Desde el mitin de la plaza San Martín, mi vida dejó de ser privada. Nunca más, hasta que salí del Perú luego de la segunda vuelta, en junio de 1990, volví a disfrutar de aquella privacidad de la que había sido siempre tan celoso (al extremo de decir que lo que me atraía de Inglaterra era que allí, como nadie se mete con nadie, se afantasman las personas). Desde entonces, a cualquier hora del día y de la noche hubo gente en mi casa de Barranco, celebrando reuniones, entrevistas, programando algo, o haciendo cola para conversar conmigo, con Patricia o con Álvaro. Salas, pasillos, escaleras, estaban siempre ocupados por hombres y mujeres que muchas veces yo no conocía ni sabía qué hacían allí, lo que me recordaba un verso de Carlos Germán Belli: «Ésta no es su casa, usted es un salvaje.»

Como María del Carmen, mi secretaria, se vio pronto desbordada, vinieron a reforzarla Silvana, luego Lucía y Rosi, y después dos voluntarias, Anita y Helena, y hubo que construir un cuarto adyacente a mi escritorio para albergar a ese ejército con faldas y hacer sitio a una parafernalia que yo, que siempre he escrito a mano, vi, como en sueños, entrar, instalarse y empezar a funcionar a mi alrededor: ordenadores, faxes, fotocopiadoras, intercomunicadores, máquinas de escribir, nuevas líneas de teléfono, archivadores. Aquella oficina, contigua a la biblioteca y a pocos pasos del dormitorio, operaba desde temprano hasta tarde en la noche y en las semanas que precedieron a las elecciones hasta la madrugada, de manera que llegué a sentir que todo en mi vida, incluido dormir y aun cosas más íntimas, se había vuelto público.

◆ TAREAS POR REALIZAR:
- A) Responde estas preguntas sobre el texto proporcionado:
(i) ¿En qué mes y año salió el narrador del Perú?
(ii) ¿En qué lugar estaba la casa donde siempre había gente?
(iii) ¿Cómo se llamaba la secretaria del narrador?
- B) Transcribe del texto proporcionado el fragmento que empieza en "Como María del" y termina en "había vuelto público.".

◆ ENTRADAS EXTRAÍDAS:
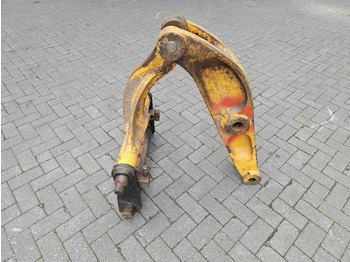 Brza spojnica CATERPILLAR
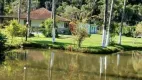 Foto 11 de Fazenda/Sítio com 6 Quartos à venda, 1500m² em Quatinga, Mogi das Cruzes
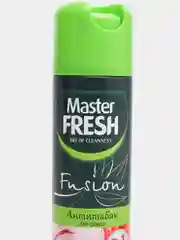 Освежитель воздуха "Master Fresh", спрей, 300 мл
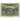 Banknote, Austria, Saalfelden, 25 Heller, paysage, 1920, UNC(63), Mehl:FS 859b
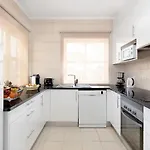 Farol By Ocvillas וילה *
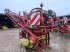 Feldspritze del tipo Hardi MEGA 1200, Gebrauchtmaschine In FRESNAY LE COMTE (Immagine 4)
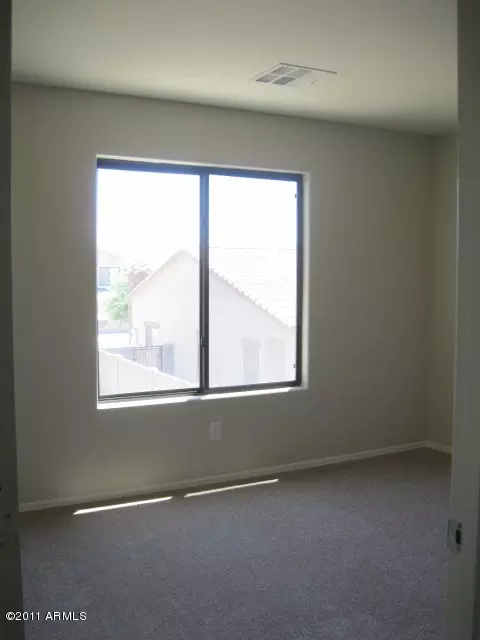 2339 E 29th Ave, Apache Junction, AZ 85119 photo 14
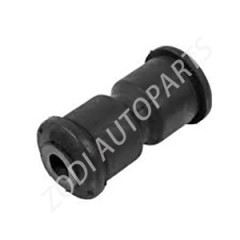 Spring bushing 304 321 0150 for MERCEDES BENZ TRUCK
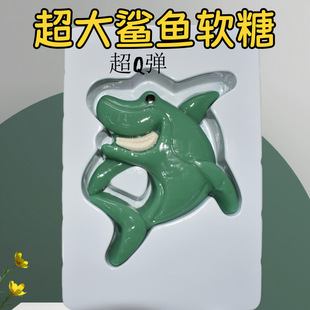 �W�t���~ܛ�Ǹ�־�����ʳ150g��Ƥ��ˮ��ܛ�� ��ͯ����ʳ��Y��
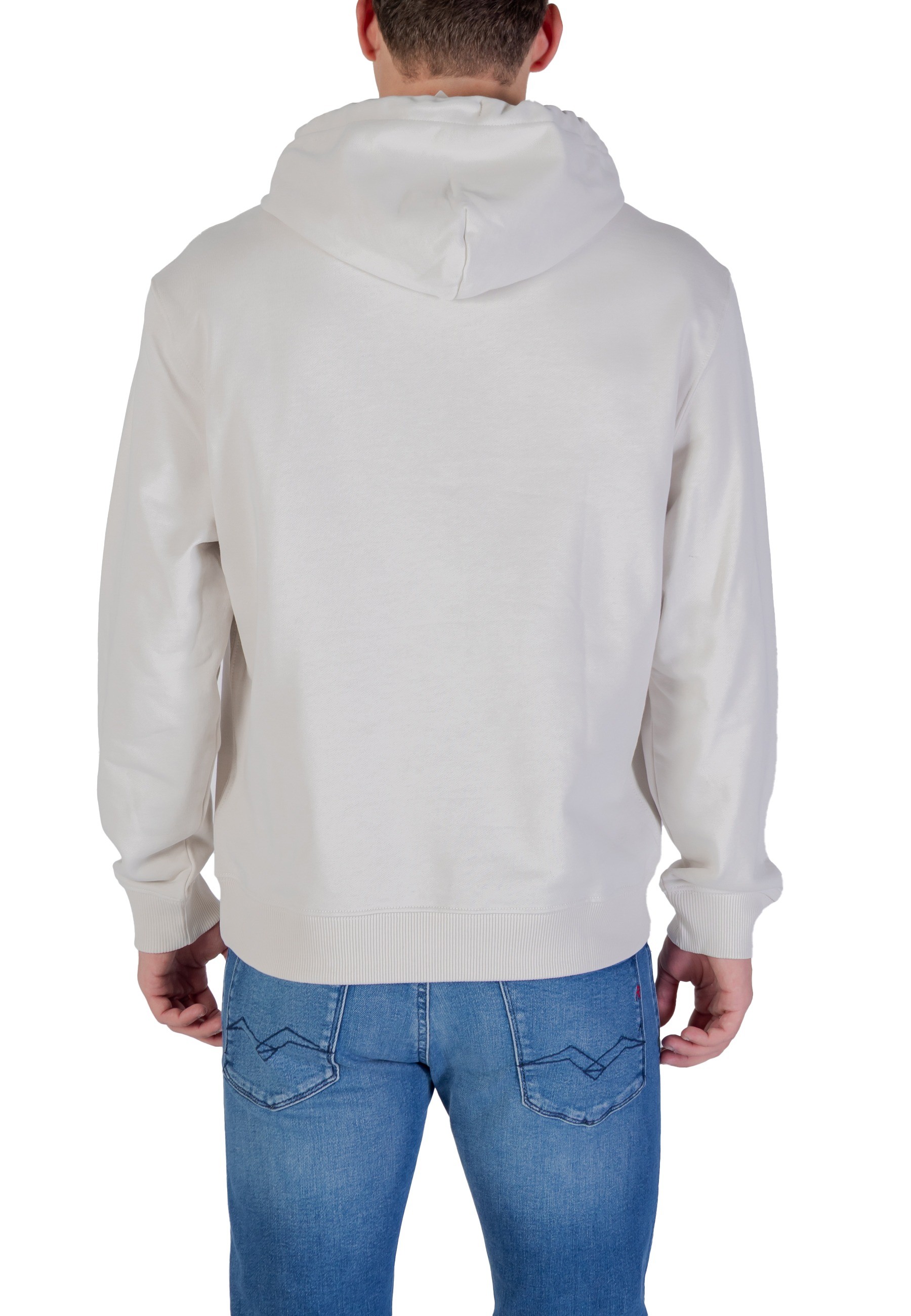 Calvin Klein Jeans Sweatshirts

◆ LISTA DE RESPUESTAS:
- A)
(i) En junio de 1990, luego de la segunda vuelta.
(ii) En Barranco.
(iii) María del Carmen.

- B)
Como María del Carmen, mi secretaria, se vio pronto desbordada, vinieron a reforzarla Silvana, luego Lucía y Rosi, y después dos voluntarias, Anita y Helena, y hubo que construir un cuarto adyacente a mi escritorio para albergar a ese ejército con faldas y hacer sitio a una parafernalia que yo, que siempre he escrito a mano, vi, como en sueños, entrar, instalarse y empezar a funcionar a mi alrededor: ordenadores, faxes, fotocopiadoras, intercomunicadores, máquinas de escribir, nuevas líneas de teléfono, archivadores. Aquella oficina, contigua a la biblioteca y a pocos pasos del dormitorio, operaba desde temprano hasta tarde en la noche y en las semanas que precedieron a las elecciones hasta la madrugada, de manera que llegué a sentir que todo en mi vida, incluido dormir y aun cosas más íntimas, se había vuelto público.